В.В. с удовольствием отхлебнул из стакана, но сварливо пробурчал:
— А что, лед у вас там тоже кончился?
— Простите, пожалуйста, — смущенно извинился Ангел...
...и в стакане с джином «Бифитер» тут же появился лед.
— То-то же! — победительно проговорил В.В. — Струсили?
— Естественно. Вашими постоянными требованиями выпивки вы меня загоняли буквально как дворовую Жучку! — устало сказал Ангел. — Тут поневоле начнешь трусить...
— А вы меня своей историей про Лифшицев и Самошниковых чуть до инфаркта не довели! — огрызнулся В.В.
— Вас никто насильно не заставлял слушать эту древнюю историю!.. — разозлился Ангел. — Вы думаете, мне ее легко вам рассказывать?! Да еще и перебрасывать вас из одного Времени в другое, а потом спешно вытаскивать вас оттуда?.. Потому что вам, видите ли, стало неважненько от того, что вы там увидели! А то, что своим неуемным любопытством вы заставляете меня эту историю проживать вторично, вы об этом подумали?! Слышите? «Проживать!..» А это не самое легкое испытание даже для очень опытного ангела-хранителя!..
— Фантастика! — поразился В.В., внимательно разглядывая распалившегося Ангела. — Отныне, если кто нибудь когда-нибудь при мне заикнется о таких расхожих понятиях, как пресловутые «ангельское терпение», или «ангельская мягкость», или, чего еще пуще, «ангельское всепрощение», я сразу же представлю себе мощного, длинноволосого, голубоглазого парнягу, лет двадцати пяти — двадцати семи, готового свернуть шею старому интеллигентному человеку только за то, что тот проявил нормальный, здоровый, профессионально-писательский интерес к его истории! Кстати, истории, навязанной ему самим рассказчиком.

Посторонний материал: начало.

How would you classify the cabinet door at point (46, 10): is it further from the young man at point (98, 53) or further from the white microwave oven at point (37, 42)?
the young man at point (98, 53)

— Ну, знаете!.. — воскликнул Ангел.
— Что-нибудь не так, Ангел? — прихлебывая, невозмутимо спросил В.В. — Не вы ли с вечера предложили мне один забавный сюжетец, когда узнали, что я имею некоторое отношение к литературному ремеслу?
— Нет-нет! Что вы, Владимир Владимирович... Все так, все прекрасно!.. А для того, чтобы так уж не разочаровывать вас в таких «расхожих понятиях», как «ангельское терпение», «ангельская мягкость» и... Что там еще? «Ангельское всепрощение»?.. Я попросту сейчас захлопну рот и оставшиеся до Петербурга... — Ангел взял со столика свои часы, посмотрел на них и продолжил: —...и оставшиеся до Петербурга один час и двадцать пять минут попытаюсь хоть немного поспать.
Ангел спокойно улегся под одеяло, выключил над собой ночник и, мягко улыбаясь, сказал В.В.:
— Спокойной ночи... В смысле — утра, дорогой Владим Владимыч...
Закрыл глаза и демонстративно отвернулся к стенке купе.